隕石の種類

隕石の主成分は、鉄ニッケル合金、カンラン石(オリビン、もしくはペリドット)、輝石(パイロキシン)、長石、トロイトライト(硫化鉄)です。この成分比 の違いで、石質隕石、石鉄隕石、鉄質隕石に分かれたり、さらに細かい分類があります。また、分類は成分だけでなく隕石の成り立ちも関係します。(下の表は いくつかの資料を見て私がまとめたものなので足りない部分などがあるかもしれません。)

1―石質隕石の分類

石質隕石の分類
                                 *CグループはさらにCI,CM,CO,CV,CK…とわかれる

落下量の約9割を占める石質隕石は、まずコンドライトとエイコンドライトにわかれます。隕石を観察すると直径数ミリの粒が見られる場合が良くあり、これを コンドリュールといい、それが含まれるものをコンドライトと呼び、無いものをエイコンドライトと呼びます。コンドリュールはそれだけ成分が違うのでなく、 隕石全体の基質の成分と変わりません。
コンドライトはC,H,L,LL,Eにわかれます。Cは炭素質球粒隕石、Eは頑火輝石球粒隕石、H,L,LLはまとめて普通球粒隕石ともいいます。さらに その後ろに1や6などの数字をつけて隕石の熱変性度をあらわし、"L4"のように使います。数字は大きいほど変性が進んだことを示し、1と2があるのはC とLLグループだけです。
エイコンドライトの7割を占めるHEDグループは起源が同じで、小惑星の中でゆっくり冷えてできた玄武岩質の隕石で、反射スペクトルから、小惑星ベスタと関係があるのではないかいう説があります。
太陽系が誕生しその中から隕石のようなものができたとき、まずは球粒隕石(コンドライト)ができ、後に無球粒隕石(エイコンドライト)や席鉄隕石、鉄質隕 石に分化しました。そのためコンドライトは太陽系初期の状態を残しています。例外はアングライトで、太陽系初期の頃からすぐにエイコンドライトに分化して います。
ウレイライトは、大きな衝撃を受けてダイアモンドが生成した隕石として有名です。
月や火星起源の隕石については別のページで書きたいと思います。

2―石鉄隕石の分類

石鉄隕石の分類

石鉄隕石はケイ酸塩鉱物と金属鉄が半分ずつぐらいで結晶を伴い混在するものです。
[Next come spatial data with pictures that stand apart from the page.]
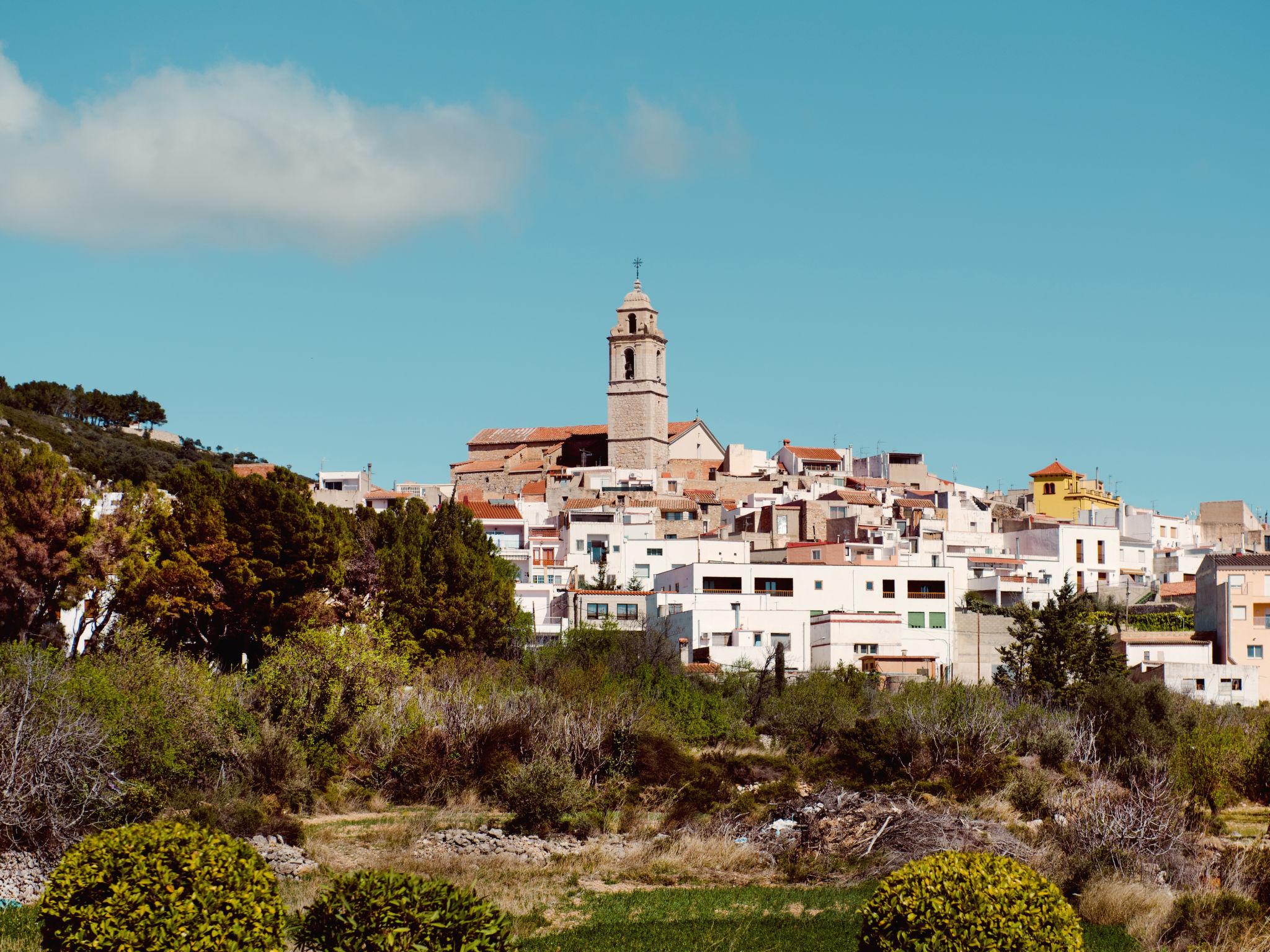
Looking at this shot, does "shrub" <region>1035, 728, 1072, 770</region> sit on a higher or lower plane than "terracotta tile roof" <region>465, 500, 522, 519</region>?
lower

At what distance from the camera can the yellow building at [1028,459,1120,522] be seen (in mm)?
96875

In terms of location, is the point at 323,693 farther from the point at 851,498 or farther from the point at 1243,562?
the point at 851,498

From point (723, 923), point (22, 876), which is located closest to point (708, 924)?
point (723, 923)

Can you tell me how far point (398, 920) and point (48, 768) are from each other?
1351 cm

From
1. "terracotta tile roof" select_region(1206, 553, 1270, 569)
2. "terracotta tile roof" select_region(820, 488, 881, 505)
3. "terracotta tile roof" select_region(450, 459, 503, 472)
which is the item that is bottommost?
"terracotta tile roof" select_region(1206, 553, 1270, 569)

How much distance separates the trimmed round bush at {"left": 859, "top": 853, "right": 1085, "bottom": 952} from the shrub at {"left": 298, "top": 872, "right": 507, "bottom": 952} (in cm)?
328

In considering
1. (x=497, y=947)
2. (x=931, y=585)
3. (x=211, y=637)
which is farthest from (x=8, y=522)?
(x=931, y=585)

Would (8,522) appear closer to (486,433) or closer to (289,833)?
(289,833)

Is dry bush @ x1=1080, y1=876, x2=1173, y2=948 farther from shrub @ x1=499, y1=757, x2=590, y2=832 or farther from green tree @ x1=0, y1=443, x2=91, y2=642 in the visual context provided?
green tree @ x1=0, y1=443, x2=91, y2=642

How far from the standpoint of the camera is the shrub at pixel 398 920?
11.8 m

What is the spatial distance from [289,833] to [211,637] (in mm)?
17069

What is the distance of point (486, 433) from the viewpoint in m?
114

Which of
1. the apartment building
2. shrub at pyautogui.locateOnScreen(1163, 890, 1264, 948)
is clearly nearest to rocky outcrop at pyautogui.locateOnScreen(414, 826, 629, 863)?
shrub at pyautogui.locateOnScreen(1163, 890, 1264, 948)

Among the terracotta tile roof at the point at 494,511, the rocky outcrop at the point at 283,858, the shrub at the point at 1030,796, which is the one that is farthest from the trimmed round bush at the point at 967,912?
the terracotta tile roof at the point at 494,511
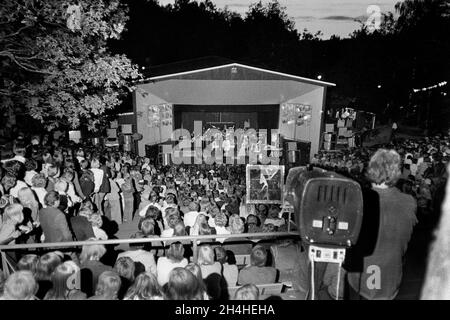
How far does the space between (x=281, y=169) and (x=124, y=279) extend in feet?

数は多くありません。
パラサイトは"石"の部分(ケイ酸塩鉱物)がほぼカンラン石のみでできていて、核とその周りとの境目だったか、核自体がそういうものであったかのどちらかといわれています。カンラン石は1センチぐらいのものもあり、美しいです。
ロードラナイトはケイ酸塩鉱物として輝石とカンラン石を持つ大変珍しい隕石です。
メソシデライトは輝石と長石を含みますが、大きな結晶は作りません。

3―鉄質隕石の分類

鉄質隕石

鉄質隕石は落ちてくる割合は4%しかありませんが、その見た目と耐久性によって、昔に落ちたものが発見される例は多数あります。
ヘキサへドライド、オクタヘドライド、アタキサイトという分類は、希酢酸などによる酸エッチングにより出現するウィドマンシュテッテン構造という、筋のよ うな構造の出具合による分類です。この模様は鉄とニッケルの酸による溶けやすさが違うことを利用したものです。ヘキサヘドライトはニッケルの含有量が6% 以下で、全て鉄と均等に混じりあい、模様がでません。オクタヘドライトはニッケルを6〜20%程度含んでいて目に見える模様がでます。アタキサイトはニッ ケルがさらに多く、模様が細かくなりすぎて見えません。
この分類法とは別の分類法があります。微量元素として含まれるガリウム、ゲルマニウム、イリジウムの多いほうからI〜IVの数字をつけ、それだけでは不十分なのでさらにAやBなどのアルファベットを後ろにつけて分類していこうというものです。
注:文中、ローマ数字をI(アイ)やV(ブイ)で表していますが、これは文字化けを防ぐためです。I=1、V=5、IV=4と解釈してください。